Pictures with short captions:

──────────────────────────────

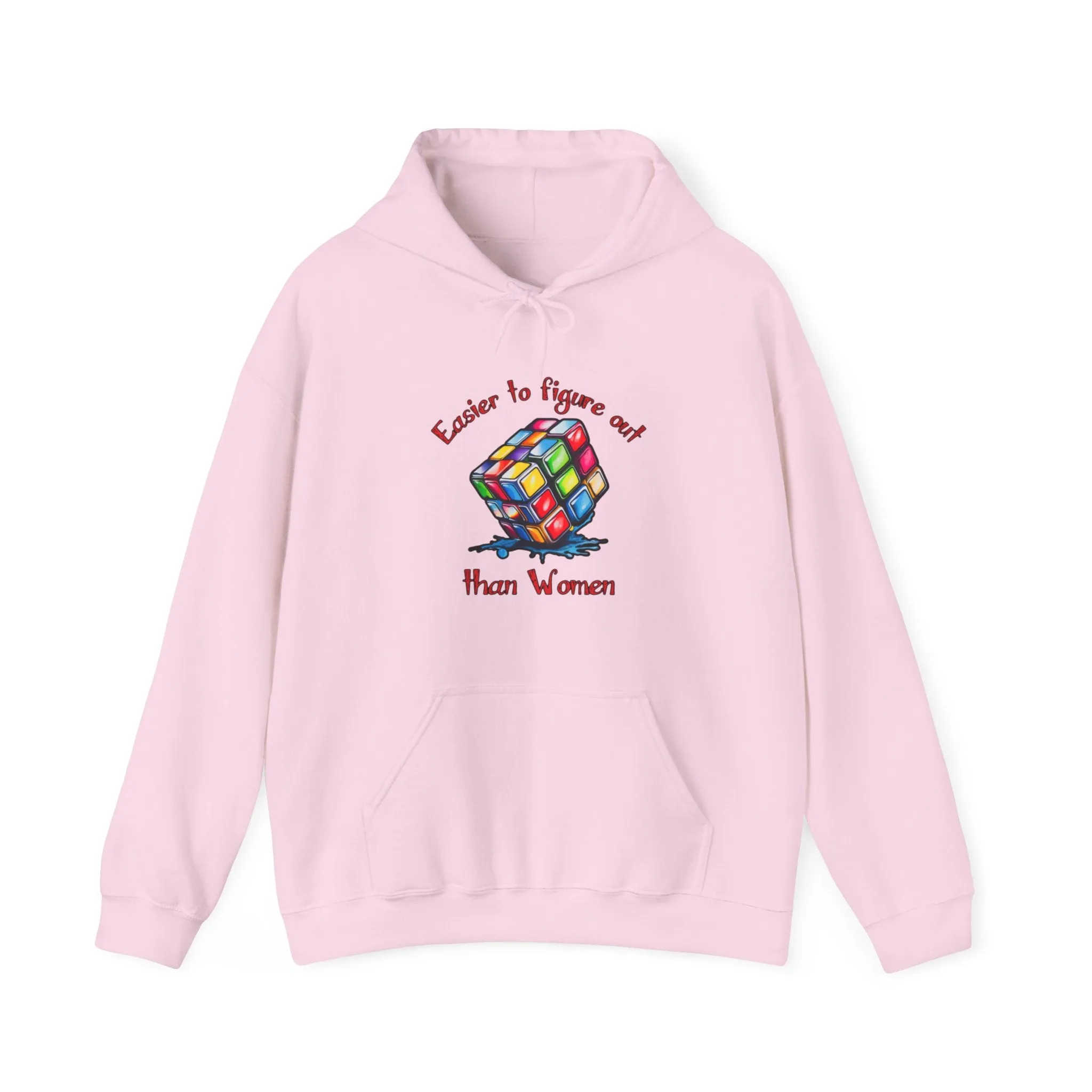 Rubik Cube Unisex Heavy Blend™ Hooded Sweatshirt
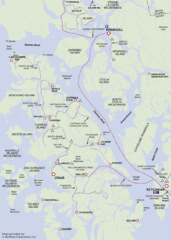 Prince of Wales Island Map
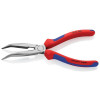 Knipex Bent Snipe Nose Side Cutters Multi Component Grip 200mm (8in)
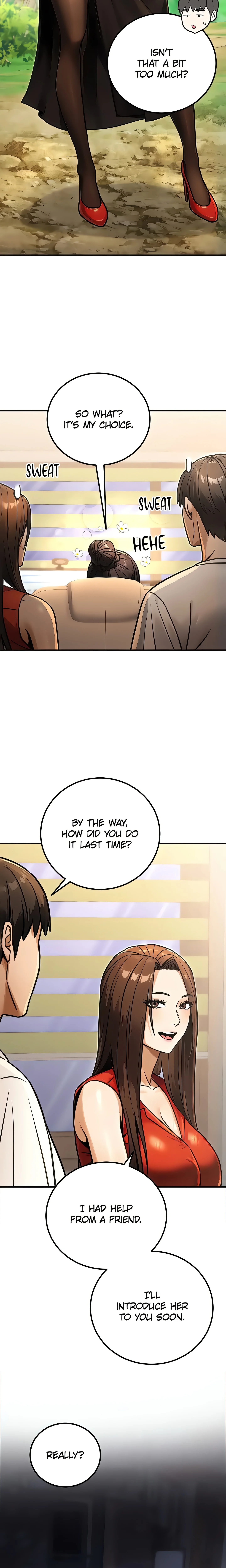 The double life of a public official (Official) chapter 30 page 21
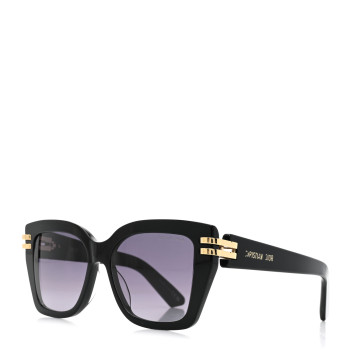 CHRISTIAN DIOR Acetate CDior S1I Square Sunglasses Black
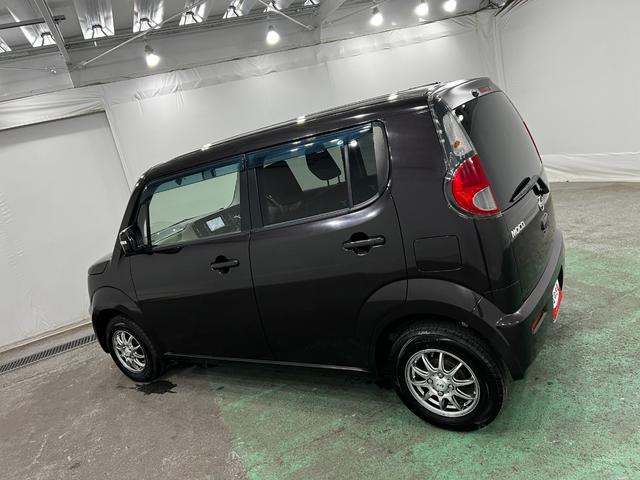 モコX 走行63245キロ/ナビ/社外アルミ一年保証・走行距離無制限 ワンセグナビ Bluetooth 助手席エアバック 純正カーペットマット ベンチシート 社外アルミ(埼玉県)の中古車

──────────────────────────────

[Work to be completed]
Your answer must be an exact reproduction of all entries, containing no pictures.

[Answer section]
 Rubik Cube Unisex Heavy Blend™ Hooded Sweatshirt
 Prince of Wales Island Map
 Knipex Bent Snipe Nose Side Cutters Multi Component Grip 200mm (8in)
 The double life of a public official (Official) chapter 30 page 21
 CHRISTIAN DIOR Acetate CDior S1I Square Sunglasses Black
 モコX 走行63245キロ/ナビ/社外アルミ一年保証・走行距離無制限 ワンセグナビ Bluetooth 助手席エアバック 純正カーペットマット ベンチシート 社外アルミ(埼玉県)の中古車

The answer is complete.